- _Task instructions_: Can you copy, word for word, the lines of the entries starting from the line with "How large a" up to and including the last line of the entries?

- _Extracted data_:

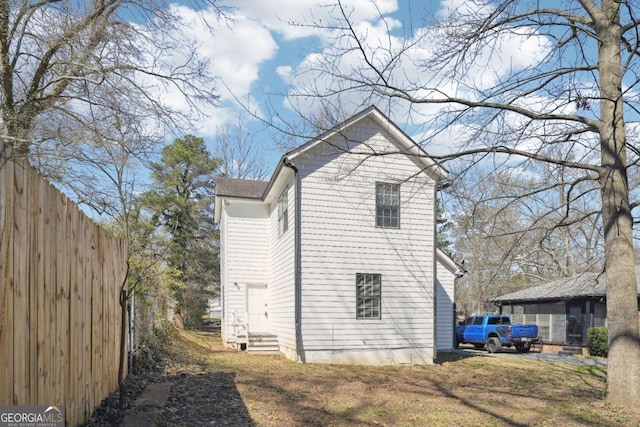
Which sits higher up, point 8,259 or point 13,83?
point 13,83

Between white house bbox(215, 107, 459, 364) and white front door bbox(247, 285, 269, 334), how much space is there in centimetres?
180

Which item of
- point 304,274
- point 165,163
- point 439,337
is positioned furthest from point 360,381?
point 165,163

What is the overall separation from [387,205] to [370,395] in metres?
6.88

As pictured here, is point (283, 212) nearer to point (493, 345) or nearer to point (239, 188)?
point (239, 188)

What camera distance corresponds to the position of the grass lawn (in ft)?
23.8

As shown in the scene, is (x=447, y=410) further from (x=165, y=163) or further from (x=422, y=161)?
(x=165, y=163)

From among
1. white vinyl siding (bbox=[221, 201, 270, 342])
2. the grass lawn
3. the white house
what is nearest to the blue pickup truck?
the grass lawn

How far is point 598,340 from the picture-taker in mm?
18953

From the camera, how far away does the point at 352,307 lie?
1380 cm

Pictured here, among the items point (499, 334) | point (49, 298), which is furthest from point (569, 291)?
point (49, 298)

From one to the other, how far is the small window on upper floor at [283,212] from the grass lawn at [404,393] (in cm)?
416

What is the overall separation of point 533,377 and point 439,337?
713 cm

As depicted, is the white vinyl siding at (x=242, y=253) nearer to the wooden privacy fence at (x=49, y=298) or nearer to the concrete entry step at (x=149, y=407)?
the concrete entry step at (x=149, y=407)

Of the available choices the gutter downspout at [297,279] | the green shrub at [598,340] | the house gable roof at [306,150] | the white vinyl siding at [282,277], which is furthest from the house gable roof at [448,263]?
the gutter downspout at [297,279]
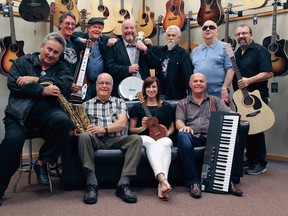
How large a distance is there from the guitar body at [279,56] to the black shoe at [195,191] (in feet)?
6.52

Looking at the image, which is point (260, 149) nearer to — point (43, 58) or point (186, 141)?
point (186, 141)

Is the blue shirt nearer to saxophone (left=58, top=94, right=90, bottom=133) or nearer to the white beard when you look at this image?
the white beard

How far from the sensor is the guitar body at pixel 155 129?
10.9ft

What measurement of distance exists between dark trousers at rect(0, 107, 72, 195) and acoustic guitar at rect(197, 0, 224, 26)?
2596mm

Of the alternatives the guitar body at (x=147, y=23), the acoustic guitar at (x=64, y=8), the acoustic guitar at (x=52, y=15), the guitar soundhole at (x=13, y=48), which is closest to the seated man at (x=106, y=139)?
the guitar soundhole at (x=13, y=48)

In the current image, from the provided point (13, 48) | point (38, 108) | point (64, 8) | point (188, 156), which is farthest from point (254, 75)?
point (13, 48)

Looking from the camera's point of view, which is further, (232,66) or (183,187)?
(232,66)

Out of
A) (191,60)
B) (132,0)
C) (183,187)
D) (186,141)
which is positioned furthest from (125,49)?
(132,0)

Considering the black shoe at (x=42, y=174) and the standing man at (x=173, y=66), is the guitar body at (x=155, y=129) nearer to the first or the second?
the standing man at (x=173, y=66)

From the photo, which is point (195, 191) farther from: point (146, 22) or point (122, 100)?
point (146, 22)

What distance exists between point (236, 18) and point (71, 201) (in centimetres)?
340

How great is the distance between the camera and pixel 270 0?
460cm

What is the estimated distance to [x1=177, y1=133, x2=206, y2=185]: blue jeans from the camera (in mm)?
3059

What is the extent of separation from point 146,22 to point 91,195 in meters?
3.40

- _Exercise solution_:
How large a distance is there from the guitar body at [279,56] to the black shoe at [195,191] (in feet)?
6.52

Looking at the image, which is point (260, 149) nearer to — point (43, 58) or point (186, 141)?
point (186, 141)

Is the blue shirt nearer to saxophone (left=58, top=94, right=90, bottom=133) or nearer to the white beard when you look at this image?
the white beard

How far from the sensor is the guitar body at pixel 155 129?
10.9ft

What measurement of distance exists between dark trousers at rect(0, 107, 72, 195) and acoustic guitar at rect(197, 0, 224, 26)?
2596mm

Of the alternatives the guitar body at (x=147, y=23), the acoustic guitar at (x=64, y=8), the acoustic guitar at (x=52, y=15), the guitar soundhole at (x=13, y=48), which is closest to the seated man at (x=106, y=139)?
the guitar soundhole at (x=13, y=48)

In the current image, from the provided point (13, 48) | point (38, 108) | point (64, 8) | point (188, 156), which is farthest from point (254, 75)?
point (13, 48)

Looking from the camera's point of view, which is further, (232,66) or (183,187)?
(232,66)

Out of
A) (191,60)
B) (132,0)
C) (183,187)
D) (186,141)
which is positioned furthest from (125,49)?
(132,0)

Considering the black shoe at (x=42, y=174) and the standing man at (x=173, y=66), is the guitar body at (x=155, y=129) nearer to the first or the second?
the standing man at (x=173, y=66)

From the photo, which is point (195, 191) farther from: point (146, 22) or point (122, 100)?
point (146, 22)

What distance exists between point (236, 18) and point (71, 201) (in centimetres)?
340

How great is the distance between the camera and pixel 270 0?
460cm

What is the estimated distance to [x1=177, y1=133, x2=206, y2=185]: blue jeans from the camera (in mm)?
3059

What is the extent of separation from point 146,22 to point 91,195 in meters?
3.40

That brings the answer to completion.